╭─ Document passage

Here’s my top 2009 music, presented in 3 categories (descending order):

Cat1: Superb – Surprising – Strong – Sparkling

1. I’ve put Editors at #1 with In This Light And On This Evening, thanks to the Cuttings II bonus CD. That’s what avoided an ex aequo with Starsailor. Going beyond this evening into This Night. Increased experiments of multi-layered electronic rock.

2. Starsailor‘s All the plans just happens to be a true masterpiece that combines, reinforces and pushes all that they’ve done before to a higher… plan… and beyond. The Deluxe acoustic bonus shows the melodic strength to their songs. My second best #1.

Cat2: Surprising – Strong – Sparkling

Some artists caught my interest and took me by surprise:

3. Bat for Lashes highlighted the shadows of Two Suns with her ethereal tunes of enlightened darkness.

4. Florence + The Machine produced an incredible debut that rages as an auditive storm pulling out the air of our Lungs.

5. The Horrors have painted a bunch of wild and dark songs in Primary Colours outgrowing ancient influences.

Cat3: Surprising – Strong or Sparkling

Familiar faces, sometimes hiding behind new masks, have given evidence of their musical qualities without necessarily transcending it.

  • Julian Plenti showed up saying he Is… Skyscraper. Although his voice says Paul Banks, his musical incarnation says differently.

╰─
╭─ Dataset rows

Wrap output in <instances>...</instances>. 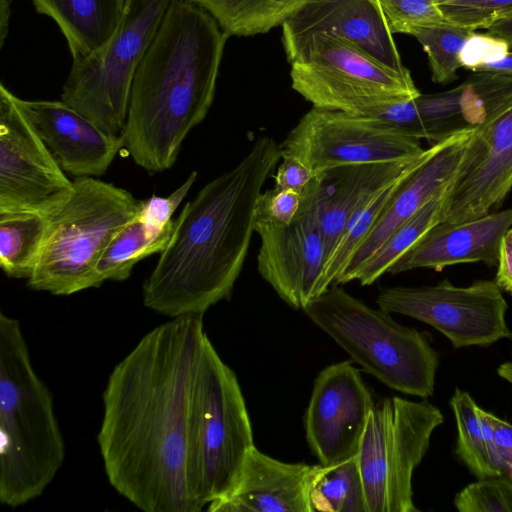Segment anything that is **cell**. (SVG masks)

╰─
╭─ Dataset rows

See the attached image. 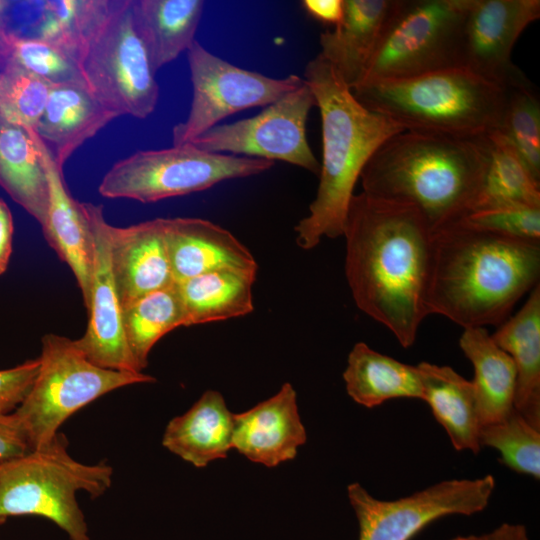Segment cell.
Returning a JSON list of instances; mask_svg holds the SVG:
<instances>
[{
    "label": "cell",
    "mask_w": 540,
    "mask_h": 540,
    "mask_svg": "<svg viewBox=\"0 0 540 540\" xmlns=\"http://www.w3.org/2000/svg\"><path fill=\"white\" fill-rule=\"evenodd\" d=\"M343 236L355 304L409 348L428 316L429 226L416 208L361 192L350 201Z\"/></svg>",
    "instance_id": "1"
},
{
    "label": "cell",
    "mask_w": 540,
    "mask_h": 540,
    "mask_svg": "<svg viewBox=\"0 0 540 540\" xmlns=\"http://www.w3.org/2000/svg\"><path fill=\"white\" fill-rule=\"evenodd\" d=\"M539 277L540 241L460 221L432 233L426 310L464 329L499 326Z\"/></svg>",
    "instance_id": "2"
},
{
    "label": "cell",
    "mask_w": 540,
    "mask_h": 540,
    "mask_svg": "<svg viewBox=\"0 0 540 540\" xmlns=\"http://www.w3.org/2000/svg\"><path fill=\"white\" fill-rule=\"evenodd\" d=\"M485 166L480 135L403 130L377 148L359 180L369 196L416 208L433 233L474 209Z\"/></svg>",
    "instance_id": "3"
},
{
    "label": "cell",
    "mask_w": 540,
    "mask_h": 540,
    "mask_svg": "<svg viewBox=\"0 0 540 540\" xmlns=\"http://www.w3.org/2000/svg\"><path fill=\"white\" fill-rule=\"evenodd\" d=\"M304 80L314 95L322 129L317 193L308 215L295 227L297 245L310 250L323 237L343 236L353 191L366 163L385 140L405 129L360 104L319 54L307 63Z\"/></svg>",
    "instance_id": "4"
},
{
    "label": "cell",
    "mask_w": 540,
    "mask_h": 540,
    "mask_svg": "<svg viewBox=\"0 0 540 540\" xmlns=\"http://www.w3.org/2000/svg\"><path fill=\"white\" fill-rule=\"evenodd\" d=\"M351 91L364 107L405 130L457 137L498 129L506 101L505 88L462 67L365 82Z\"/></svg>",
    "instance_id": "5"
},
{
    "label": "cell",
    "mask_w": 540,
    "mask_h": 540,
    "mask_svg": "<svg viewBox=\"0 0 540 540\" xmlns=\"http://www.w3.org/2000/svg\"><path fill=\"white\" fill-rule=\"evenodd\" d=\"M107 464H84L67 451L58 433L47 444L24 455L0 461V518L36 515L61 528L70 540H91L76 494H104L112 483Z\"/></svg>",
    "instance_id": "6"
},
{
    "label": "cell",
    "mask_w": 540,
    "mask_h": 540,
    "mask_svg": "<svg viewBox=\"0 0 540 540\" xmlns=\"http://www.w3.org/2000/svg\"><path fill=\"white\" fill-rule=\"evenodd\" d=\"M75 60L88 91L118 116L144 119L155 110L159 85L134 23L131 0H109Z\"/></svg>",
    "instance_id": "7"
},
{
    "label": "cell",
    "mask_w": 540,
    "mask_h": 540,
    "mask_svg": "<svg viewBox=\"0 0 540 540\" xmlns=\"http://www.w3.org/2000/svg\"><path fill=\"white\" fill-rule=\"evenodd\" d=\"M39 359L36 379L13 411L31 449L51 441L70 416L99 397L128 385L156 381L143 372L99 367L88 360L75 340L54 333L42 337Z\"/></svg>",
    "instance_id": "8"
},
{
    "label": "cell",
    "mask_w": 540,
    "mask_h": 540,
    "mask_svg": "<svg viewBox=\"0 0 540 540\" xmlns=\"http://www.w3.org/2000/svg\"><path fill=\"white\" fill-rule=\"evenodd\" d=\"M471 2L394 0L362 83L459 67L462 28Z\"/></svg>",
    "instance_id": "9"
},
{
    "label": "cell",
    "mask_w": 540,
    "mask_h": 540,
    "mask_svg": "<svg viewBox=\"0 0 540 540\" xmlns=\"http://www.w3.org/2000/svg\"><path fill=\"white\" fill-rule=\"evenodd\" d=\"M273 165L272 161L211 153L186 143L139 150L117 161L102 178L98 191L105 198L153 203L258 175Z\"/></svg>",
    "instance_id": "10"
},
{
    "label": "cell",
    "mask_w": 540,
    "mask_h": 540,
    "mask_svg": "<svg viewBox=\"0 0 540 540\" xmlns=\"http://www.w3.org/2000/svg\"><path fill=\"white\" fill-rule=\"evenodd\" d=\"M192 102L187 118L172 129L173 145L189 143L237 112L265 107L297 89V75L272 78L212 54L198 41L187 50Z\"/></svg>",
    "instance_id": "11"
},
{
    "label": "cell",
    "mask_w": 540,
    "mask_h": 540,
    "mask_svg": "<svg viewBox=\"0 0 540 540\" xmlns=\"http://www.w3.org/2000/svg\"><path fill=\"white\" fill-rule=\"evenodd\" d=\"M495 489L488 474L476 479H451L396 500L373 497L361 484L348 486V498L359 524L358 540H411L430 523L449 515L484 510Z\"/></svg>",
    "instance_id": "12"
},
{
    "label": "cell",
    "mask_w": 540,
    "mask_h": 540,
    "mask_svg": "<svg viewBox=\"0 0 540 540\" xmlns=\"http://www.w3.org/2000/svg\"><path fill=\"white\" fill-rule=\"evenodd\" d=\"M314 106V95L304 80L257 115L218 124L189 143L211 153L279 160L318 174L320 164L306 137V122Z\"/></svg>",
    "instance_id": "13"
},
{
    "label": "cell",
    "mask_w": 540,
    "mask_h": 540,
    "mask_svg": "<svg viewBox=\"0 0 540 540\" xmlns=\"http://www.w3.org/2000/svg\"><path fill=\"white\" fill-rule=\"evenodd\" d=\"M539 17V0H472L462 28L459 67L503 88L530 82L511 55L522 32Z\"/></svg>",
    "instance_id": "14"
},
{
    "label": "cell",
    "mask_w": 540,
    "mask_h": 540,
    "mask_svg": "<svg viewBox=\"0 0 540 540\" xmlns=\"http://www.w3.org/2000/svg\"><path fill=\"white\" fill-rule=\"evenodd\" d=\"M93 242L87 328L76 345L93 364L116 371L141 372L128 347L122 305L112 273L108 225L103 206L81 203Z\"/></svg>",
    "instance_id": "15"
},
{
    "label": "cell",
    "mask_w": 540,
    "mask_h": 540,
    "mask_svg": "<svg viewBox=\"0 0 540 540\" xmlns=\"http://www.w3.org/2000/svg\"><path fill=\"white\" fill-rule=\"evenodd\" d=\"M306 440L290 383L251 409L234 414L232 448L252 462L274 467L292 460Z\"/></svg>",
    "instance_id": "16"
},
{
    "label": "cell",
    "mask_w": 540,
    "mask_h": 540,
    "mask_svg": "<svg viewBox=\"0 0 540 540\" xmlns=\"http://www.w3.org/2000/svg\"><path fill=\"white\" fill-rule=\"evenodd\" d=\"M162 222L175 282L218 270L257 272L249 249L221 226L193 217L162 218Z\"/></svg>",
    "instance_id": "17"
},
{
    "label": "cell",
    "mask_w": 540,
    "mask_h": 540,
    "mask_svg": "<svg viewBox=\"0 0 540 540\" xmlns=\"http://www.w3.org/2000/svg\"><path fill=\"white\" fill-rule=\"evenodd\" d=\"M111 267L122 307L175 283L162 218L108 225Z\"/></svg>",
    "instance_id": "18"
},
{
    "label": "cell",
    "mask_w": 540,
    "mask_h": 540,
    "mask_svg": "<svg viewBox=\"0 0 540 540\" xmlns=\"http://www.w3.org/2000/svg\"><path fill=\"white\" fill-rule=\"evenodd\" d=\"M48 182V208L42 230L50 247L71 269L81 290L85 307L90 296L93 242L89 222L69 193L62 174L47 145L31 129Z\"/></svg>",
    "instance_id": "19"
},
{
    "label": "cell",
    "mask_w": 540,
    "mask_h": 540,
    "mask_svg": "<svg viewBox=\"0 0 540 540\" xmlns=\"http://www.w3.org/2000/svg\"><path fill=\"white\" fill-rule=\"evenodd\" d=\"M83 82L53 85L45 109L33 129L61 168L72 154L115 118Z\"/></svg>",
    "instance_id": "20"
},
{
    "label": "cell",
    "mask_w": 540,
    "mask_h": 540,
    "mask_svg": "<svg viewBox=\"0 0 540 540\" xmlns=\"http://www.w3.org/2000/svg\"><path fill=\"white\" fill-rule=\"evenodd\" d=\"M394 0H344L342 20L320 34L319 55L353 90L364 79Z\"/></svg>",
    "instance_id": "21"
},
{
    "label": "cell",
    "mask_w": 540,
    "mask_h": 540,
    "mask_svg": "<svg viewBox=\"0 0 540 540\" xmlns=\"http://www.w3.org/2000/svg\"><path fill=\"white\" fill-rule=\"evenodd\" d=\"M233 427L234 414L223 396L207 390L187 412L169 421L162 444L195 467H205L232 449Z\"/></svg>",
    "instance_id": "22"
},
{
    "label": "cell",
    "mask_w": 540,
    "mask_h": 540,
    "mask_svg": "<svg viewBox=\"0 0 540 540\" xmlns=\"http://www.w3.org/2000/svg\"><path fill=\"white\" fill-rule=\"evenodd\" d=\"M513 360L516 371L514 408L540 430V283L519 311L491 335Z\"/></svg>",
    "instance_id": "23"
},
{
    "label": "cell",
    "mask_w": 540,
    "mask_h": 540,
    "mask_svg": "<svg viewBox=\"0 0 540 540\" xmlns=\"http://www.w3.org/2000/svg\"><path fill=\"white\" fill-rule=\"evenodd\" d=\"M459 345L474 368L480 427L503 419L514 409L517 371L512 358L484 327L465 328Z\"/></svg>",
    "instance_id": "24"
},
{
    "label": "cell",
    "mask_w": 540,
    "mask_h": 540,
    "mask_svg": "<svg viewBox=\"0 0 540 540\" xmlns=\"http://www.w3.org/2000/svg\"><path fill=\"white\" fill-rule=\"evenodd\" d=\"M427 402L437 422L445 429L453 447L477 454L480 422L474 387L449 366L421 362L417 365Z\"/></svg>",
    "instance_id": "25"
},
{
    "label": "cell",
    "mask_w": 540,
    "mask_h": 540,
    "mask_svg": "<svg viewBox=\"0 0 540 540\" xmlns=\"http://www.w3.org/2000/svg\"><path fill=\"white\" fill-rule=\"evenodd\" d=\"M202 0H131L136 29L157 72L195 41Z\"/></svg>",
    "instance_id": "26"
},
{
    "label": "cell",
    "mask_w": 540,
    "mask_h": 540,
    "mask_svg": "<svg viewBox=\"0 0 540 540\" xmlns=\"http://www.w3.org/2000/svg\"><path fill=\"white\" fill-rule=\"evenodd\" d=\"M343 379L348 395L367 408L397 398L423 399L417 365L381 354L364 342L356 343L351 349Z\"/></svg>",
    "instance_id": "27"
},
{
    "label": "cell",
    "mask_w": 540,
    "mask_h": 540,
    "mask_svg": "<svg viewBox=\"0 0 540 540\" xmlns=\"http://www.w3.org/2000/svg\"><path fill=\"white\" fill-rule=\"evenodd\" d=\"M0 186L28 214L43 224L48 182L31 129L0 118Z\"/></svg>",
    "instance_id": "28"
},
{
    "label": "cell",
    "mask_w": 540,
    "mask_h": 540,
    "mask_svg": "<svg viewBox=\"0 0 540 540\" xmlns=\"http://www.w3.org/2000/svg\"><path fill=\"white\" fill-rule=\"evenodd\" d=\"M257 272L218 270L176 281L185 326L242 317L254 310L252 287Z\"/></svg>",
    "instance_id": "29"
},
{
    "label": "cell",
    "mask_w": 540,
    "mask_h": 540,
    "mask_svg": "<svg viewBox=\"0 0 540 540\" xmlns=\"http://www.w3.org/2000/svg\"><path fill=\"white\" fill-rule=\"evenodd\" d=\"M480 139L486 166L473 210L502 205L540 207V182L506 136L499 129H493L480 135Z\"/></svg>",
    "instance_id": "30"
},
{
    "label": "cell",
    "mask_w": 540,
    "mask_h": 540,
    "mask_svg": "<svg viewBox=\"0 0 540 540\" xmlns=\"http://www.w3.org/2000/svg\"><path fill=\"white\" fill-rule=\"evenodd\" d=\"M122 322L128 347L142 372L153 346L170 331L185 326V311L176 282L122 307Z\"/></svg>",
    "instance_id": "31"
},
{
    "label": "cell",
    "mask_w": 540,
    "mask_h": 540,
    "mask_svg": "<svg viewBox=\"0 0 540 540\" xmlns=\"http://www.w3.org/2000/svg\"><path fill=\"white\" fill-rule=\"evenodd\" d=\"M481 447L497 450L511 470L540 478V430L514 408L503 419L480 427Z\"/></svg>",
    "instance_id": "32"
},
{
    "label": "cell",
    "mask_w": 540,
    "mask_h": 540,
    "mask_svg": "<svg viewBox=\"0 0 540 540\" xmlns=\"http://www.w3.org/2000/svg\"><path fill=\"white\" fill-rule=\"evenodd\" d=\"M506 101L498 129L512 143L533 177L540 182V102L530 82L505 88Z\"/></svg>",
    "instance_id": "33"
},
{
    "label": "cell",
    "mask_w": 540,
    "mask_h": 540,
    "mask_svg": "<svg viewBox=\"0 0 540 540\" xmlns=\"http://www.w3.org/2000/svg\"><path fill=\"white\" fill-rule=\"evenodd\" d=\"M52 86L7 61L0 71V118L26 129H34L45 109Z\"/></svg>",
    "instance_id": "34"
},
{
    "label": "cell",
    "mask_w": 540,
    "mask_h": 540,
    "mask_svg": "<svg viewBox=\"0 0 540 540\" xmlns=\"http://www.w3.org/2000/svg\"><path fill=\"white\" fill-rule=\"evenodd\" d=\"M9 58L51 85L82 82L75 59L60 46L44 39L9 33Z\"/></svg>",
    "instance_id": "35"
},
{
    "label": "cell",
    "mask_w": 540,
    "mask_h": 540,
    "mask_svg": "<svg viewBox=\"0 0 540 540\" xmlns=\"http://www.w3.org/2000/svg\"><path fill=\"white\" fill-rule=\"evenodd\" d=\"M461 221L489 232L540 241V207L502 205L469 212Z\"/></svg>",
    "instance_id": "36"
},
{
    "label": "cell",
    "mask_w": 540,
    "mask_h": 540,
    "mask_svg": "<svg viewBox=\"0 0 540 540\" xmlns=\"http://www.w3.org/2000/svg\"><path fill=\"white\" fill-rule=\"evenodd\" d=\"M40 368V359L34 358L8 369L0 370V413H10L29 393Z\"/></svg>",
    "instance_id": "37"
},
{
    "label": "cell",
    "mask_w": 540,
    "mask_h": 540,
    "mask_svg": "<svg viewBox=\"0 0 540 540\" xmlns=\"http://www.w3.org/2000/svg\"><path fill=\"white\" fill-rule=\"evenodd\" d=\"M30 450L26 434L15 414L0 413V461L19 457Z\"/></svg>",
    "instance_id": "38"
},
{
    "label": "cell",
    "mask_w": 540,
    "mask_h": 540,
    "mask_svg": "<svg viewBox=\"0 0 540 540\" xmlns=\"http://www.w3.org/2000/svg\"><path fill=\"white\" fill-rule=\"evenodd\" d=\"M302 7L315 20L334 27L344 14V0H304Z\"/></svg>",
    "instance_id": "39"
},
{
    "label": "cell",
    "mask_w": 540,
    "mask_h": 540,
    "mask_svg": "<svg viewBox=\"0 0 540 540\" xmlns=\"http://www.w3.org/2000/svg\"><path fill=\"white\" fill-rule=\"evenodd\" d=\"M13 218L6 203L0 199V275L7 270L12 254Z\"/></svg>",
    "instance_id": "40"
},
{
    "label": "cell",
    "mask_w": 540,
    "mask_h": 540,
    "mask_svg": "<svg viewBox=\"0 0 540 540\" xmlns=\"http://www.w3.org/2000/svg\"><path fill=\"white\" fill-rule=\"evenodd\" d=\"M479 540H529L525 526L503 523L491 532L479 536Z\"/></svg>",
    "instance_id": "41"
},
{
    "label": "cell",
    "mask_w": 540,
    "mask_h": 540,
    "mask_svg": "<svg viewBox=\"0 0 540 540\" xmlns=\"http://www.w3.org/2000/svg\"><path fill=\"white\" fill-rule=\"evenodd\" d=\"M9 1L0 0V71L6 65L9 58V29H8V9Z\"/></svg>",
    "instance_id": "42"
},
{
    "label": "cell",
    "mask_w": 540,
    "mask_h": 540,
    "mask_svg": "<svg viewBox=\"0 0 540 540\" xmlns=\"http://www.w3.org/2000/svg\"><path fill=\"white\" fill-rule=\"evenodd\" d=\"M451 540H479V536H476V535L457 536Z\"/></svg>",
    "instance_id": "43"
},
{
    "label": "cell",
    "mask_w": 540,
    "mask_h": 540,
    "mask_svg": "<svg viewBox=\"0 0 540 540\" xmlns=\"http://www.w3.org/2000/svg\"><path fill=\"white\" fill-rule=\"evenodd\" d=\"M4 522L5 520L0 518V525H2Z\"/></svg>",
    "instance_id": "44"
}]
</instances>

╰─

Task instructions
Continue the ranked list of favorite 2009 albums from the end of its last sentence, keeping its style.

Task output
  • Axl Peleman heeft ons een prachtig tweede plaatje in zijn sappig Aantwaarps In ‘t Gezicht gesmeten.
  • Peter Doherty showed a great song writer side to his talents on the fabulous Grace/Wastelands.
  • Brett Anderson has over merely 3 solo albums evolved to an extraordinary artist, with Slow Attack to prove that he definitely no longer needs unlimited electricity to be very powerful.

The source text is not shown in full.